Das Gießen gestaltet sich mit der Pumpe schwierig, meist ist die Wassersäule weg, und es dauert, bis man da überhaupt Wasser raus bekommt. Das kostet mich jeden Tag 2 Stunden Arbeit, plus Hin- und Rückfahrt in den Garten. Und das bei dieser Bullenhitze. Das kann ich nicht mehr.

Dürre Gesamtboden. Eingekreist ist der Kyffhäuserkreis in Thüringen. Wir liegen im roten Bereich: extreme Dürre.

Das ist der Ist-Zustand, Mitte Juni 2021. Der eigentliche Sommer steht aber erst bevor. Hier hat es schon wieder 14 Tage nicht geregnet und nun folgt eine ganze Woche mit absurd hohen Temperaturen von um und über 30 Grad. Das ist kein Zustand, so kann man keinen Gemüseanbau betreiben. Die letzten 4 Jahre waren genau so, 2018 hat es den gesamten Sommer nicht geregnet.

Wiederum der Kyffhäuserkreis in Blau markiert, diese Karte zeigt das pflanzenverfügbare Wasser. Die Farbe blaßorange zeigt „beginnenden Trockenstreß“, die Farbe Orange zeigt „Trockenstreß, 30 Prozent Feuchtigkeit“, und der rote Fleck oben rechts, das ist das Kyffhäusergebirge, da ist es schon ziemlich markant ausgeprägt, aber da wohne ich ja nicht. Deutlich erkennbar auch die Dürre in Sachsen-Anhalt oberhalb Thüringens.
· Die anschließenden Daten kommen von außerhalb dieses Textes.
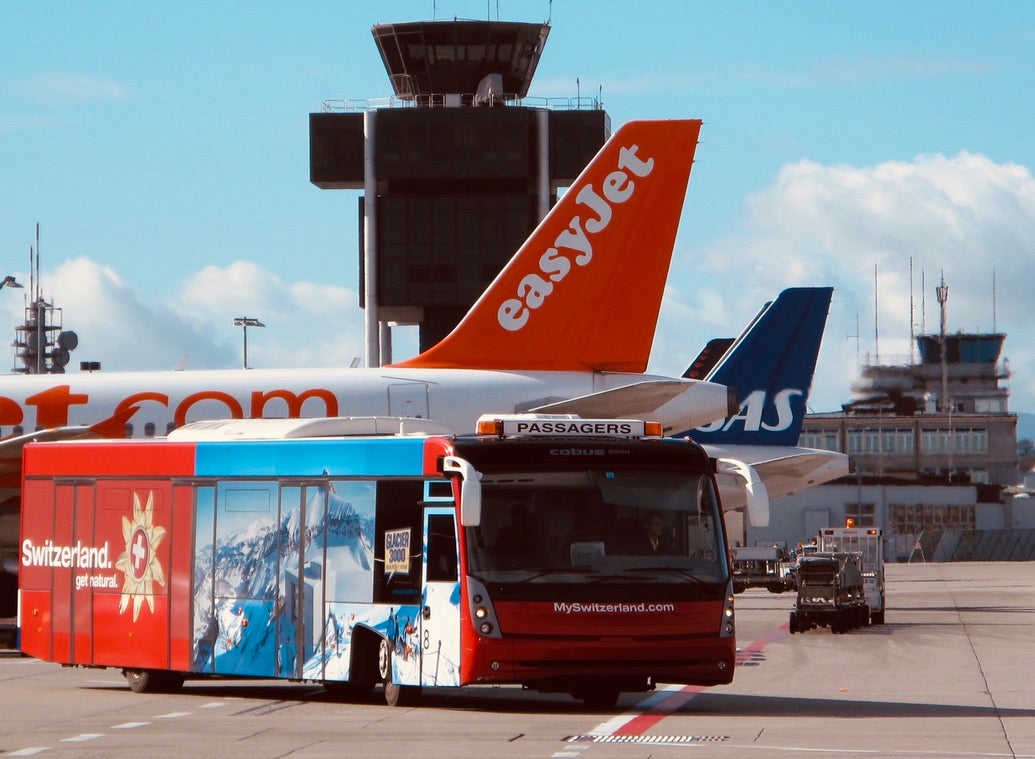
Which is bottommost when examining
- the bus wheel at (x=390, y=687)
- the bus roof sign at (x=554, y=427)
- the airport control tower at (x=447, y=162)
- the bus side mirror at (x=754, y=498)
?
the bus wheel at (x=390, y=687)

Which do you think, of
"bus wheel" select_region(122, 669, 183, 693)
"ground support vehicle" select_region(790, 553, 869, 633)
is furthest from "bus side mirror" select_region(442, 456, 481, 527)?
"ground support vehicle" select_region(790, 553, 869, 633)

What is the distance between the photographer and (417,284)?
282 feet

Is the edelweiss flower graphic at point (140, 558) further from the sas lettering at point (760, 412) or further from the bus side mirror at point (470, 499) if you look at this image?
the sas lettering at point (760, 412)

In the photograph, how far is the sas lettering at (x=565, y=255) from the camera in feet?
122

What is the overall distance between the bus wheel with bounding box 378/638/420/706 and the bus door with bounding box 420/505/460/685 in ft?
2.08

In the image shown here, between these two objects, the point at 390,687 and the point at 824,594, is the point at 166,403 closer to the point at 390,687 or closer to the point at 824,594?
the point at 824,594

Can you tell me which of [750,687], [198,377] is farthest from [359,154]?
[750,687]

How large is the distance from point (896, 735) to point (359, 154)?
231 ft

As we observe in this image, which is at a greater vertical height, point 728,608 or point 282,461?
point 282,461

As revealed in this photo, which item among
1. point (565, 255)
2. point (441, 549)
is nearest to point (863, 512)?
point (565, 255)

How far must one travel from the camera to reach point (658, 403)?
32625 mm

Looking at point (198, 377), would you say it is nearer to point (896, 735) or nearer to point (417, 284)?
point (896, 735)

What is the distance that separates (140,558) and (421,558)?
4.69m

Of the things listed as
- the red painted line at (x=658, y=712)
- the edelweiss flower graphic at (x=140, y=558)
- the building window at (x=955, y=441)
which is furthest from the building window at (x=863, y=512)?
the edelweiss flower graphic at (x=140, y=558)
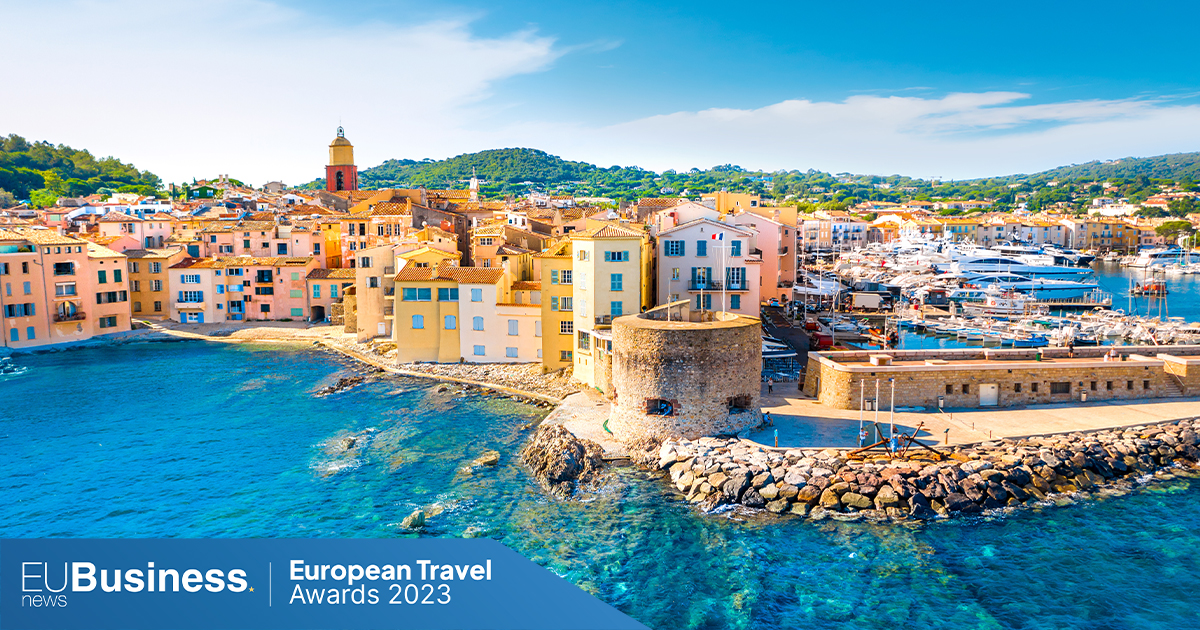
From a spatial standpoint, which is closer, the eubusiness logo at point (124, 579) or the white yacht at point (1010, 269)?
the eubusiness logo at point (124, 579)

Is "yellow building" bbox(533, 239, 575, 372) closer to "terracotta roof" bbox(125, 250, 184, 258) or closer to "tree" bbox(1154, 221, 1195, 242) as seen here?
"terracotta roof" bbox(125, 250, 184, 258)

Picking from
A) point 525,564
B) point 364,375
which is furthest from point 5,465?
point 525,564

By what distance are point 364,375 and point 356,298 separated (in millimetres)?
12981

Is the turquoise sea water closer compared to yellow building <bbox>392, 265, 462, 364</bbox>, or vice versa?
the turquoise sea water

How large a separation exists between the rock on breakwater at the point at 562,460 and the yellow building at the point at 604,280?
6.75 m

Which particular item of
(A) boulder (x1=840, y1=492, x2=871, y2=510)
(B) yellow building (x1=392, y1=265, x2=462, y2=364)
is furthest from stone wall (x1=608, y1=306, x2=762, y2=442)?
(B) yellow building (x1=392, y1=265, x2=462, y2=364)

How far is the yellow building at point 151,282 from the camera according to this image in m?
62.6

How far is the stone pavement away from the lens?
26.8 meters

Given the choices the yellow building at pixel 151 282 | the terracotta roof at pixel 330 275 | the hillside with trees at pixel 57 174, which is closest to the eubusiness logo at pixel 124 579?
the terracotta roof at pixel 330 275

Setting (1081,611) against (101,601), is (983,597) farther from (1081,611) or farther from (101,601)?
(101,601)

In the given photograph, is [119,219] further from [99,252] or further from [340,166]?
[340,166]

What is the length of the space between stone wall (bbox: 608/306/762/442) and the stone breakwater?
3.35ft

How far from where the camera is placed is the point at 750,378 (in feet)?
92.3

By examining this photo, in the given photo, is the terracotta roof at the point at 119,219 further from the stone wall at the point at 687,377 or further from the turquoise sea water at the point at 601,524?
the stone wall at the point at 687,377
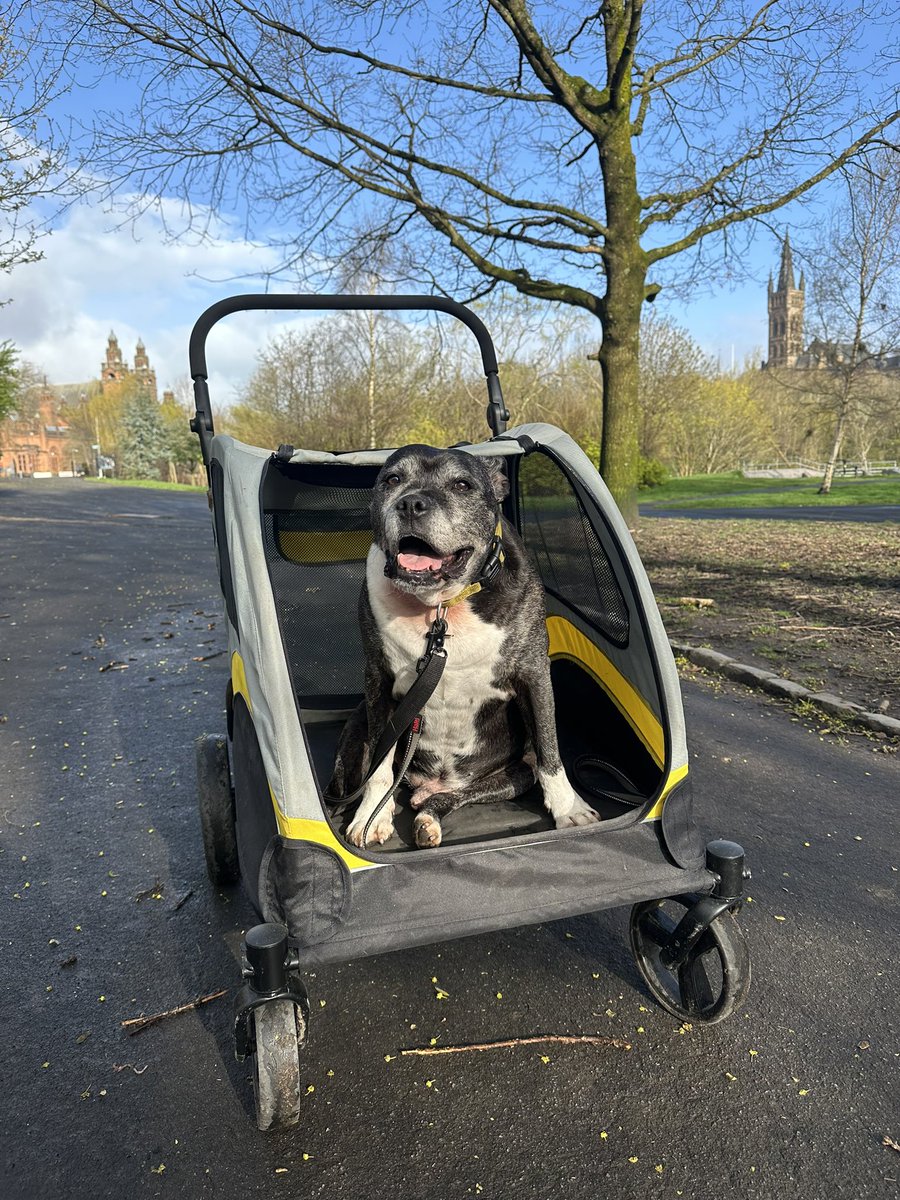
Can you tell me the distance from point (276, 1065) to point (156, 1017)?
712mm

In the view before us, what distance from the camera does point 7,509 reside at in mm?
23641

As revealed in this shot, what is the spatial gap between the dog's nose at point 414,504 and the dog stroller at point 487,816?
37 cm

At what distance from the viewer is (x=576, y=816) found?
8.21ft

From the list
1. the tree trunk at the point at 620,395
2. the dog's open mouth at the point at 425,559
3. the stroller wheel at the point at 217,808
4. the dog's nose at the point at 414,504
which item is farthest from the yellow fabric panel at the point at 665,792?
the tree trunk at the point at 620,395

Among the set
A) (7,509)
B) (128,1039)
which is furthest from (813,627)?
(7,509)

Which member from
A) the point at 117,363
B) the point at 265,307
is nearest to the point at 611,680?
the point at 265,307

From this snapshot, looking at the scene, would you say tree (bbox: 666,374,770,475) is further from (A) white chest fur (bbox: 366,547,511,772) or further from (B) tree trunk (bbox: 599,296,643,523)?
(A) white chest fur (bbox: 366,547,511,772)

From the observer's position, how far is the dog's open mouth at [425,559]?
2.37 meters

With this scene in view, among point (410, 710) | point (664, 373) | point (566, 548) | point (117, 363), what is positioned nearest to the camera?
point (410, 710)

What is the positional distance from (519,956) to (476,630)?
3.63 feet

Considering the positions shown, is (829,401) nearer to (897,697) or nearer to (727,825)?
(897,697)

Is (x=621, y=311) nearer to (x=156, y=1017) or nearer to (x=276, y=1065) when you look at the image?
(x=156, y=1017)

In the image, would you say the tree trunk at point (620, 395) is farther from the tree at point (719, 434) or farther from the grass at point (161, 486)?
the grass at point (161, 486)

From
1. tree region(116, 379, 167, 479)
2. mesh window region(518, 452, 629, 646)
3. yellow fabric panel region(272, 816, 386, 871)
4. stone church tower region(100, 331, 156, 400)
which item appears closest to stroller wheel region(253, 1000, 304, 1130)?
yellow fabric panel region(272, 816, 386, 871)
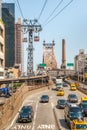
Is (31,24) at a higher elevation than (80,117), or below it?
higher

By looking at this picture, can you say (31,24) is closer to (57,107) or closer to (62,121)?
(57,107)

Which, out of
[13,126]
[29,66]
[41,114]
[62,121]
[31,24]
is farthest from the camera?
[29,66]

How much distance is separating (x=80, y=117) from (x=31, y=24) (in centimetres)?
9963

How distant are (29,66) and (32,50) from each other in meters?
7.27

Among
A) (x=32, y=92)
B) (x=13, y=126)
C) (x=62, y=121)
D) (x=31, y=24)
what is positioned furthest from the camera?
(x=31, y=24)

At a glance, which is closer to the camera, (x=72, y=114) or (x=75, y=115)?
(x=75, y=115)

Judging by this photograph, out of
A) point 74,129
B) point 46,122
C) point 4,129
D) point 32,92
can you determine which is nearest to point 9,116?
point 46,122

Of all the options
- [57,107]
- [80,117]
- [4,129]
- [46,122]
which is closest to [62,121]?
[46,122]

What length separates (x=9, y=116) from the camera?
4934 centimetres

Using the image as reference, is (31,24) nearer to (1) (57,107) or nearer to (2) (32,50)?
(2) (32,50)

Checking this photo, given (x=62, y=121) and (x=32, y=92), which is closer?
(x=62, y=121)

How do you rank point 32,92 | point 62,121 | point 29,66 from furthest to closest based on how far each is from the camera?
point 29,66 < point 32,92 < point 62,121

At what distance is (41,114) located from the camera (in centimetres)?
5538

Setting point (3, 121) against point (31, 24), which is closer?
point (3, 121)
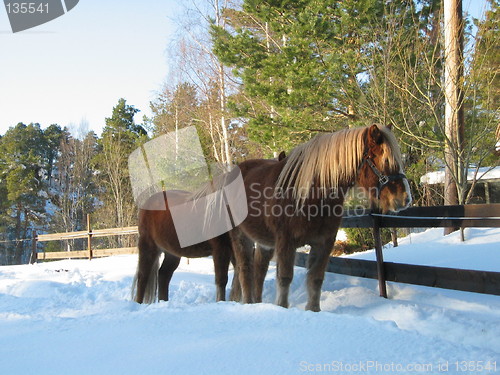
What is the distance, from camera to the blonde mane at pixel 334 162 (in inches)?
143

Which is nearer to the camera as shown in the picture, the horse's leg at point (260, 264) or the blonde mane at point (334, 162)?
the blonde mane at point (334, 162)

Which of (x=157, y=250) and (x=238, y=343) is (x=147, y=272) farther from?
(x=238, y=343)

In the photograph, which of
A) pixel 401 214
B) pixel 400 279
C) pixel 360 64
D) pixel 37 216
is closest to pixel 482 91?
pixel 360 64

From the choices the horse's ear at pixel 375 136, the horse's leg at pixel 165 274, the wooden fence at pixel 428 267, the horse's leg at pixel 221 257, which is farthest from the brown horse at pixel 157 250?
the horse's ear at pixel 375 136

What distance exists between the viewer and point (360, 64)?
29.6 ft

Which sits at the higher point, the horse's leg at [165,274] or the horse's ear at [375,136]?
the horse's ear at [375,136]

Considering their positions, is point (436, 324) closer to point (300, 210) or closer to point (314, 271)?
point (314, 271)

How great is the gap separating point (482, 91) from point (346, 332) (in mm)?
7323

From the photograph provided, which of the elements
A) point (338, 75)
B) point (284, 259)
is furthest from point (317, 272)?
point (338, 75)

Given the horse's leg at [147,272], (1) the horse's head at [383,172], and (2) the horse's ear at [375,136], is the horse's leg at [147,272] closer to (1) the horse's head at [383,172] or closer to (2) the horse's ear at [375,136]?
(1) the horse's head at [383,172]
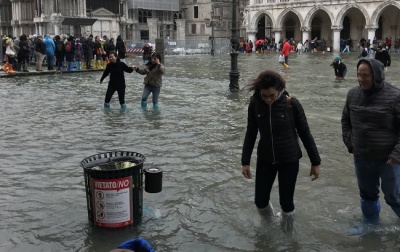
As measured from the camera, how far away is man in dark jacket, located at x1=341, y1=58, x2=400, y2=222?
14.7 feet

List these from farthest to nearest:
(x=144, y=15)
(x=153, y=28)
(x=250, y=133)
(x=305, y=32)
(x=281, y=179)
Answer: (x=144, y=15) → (x=153, y=28) → (x=305, y=32) → (x=250, y=133) → (x=281, y=179)

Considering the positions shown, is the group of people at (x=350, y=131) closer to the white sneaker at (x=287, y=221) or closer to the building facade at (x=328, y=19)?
the white sneaker at (x=287, y=221)

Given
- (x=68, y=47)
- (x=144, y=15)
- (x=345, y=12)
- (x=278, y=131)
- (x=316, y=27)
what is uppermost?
(x=144, y=15)

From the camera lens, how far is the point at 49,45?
24.0 metres

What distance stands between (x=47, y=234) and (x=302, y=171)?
385cm

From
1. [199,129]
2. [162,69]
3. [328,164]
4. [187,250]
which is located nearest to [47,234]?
[187,250]

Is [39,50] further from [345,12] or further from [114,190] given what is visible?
[345,12]

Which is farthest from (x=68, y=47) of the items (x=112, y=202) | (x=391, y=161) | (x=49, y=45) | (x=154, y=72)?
(x=391, y=161)

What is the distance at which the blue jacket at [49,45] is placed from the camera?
23903mm

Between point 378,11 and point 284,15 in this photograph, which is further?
point 284,15

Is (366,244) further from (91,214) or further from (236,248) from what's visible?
(91,214)

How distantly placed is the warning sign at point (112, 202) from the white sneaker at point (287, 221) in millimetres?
1603

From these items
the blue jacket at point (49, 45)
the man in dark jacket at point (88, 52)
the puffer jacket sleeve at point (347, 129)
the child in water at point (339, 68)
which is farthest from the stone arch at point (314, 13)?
the puffer jacket sleeve at point (347, 129)

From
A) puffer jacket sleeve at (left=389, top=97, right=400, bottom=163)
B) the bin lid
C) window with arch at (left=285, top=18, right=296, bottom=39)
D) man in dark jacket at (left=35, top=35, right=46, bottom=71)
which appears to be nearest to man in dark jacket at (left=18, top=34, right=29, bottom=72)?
man in dark jacket at (left=35, top=35, right=46, bottom=71)
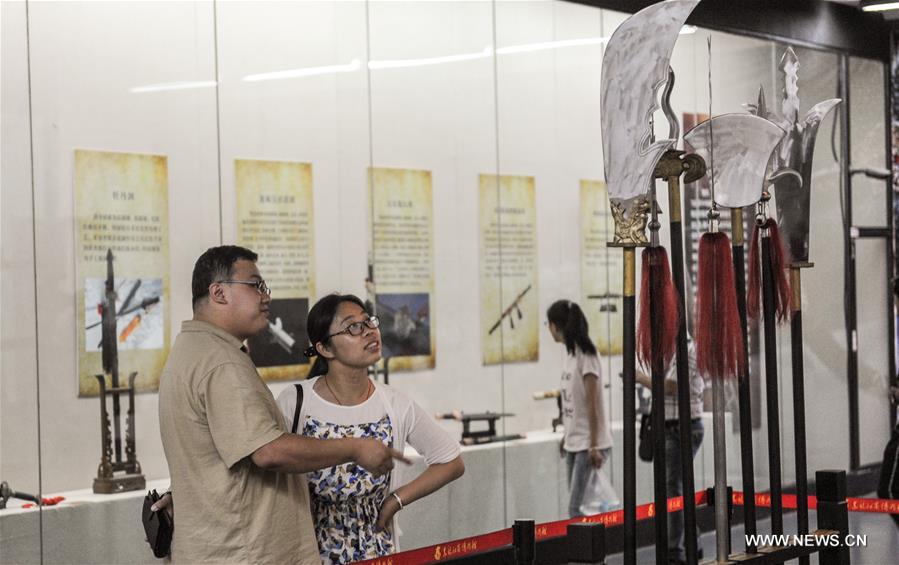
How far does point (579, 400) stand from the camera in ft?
24.2

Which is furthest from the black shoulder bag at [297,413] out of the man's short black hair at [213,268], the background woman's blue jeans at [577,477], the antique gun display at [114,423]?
the background woman's blue jeans at [577,477]

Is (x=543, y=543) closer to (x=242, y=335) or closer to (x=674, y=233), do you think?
(x=242, y=335)

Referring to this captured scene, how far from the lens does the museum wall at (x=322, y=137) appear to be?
5.14 meters

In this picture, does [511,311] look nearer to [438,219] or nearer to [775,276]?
[438,219]

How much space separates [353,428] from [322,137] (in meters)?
2.58

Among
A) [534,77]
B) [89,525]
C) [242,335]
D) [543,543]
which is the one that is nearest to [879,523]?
[543,543]

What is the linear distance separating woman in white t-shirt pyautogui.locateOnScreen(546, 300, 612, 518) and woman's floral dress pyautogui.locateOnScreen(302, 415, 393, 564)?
11.5 feet

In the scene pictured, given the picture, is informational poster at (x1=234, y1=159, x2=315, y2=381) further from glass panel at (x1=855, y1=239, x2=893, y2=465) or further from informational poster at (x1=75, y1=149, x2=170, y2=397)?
glass panel at (x1=855, y1=239, x2=893, y2=465)

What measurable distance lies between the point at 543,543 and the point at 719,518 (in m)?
3.86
Quelle beide Karten: Dürremonitor Deutschland.

Ja, viel mehr gibt es dazu auch nicht zu sagen. Nur schade, wieder zwei Jahre intensive Arbeit umsonst.

Ich frage mich, wie lange noch die Öffentlichkeit vor solchen Dingen die Augen verschließt, wie lange Meteorologen noch verkünden, in Deutschland regne es ja so viel. Und solche Sommer seien so normal. Aber die Leute schaffen es ja auch, trotz einer nicht existierenden Pandemie mit unnützen, ja schädlichen Gesichtswindeln rum zu rennen und sich Gift spritzen zu lassen, was sie dann „Impfung“ nennen. Mehr Realitätsverlust geht eigentlich gar nicht.

Nein, solche Sommer sind nicht mehr normal.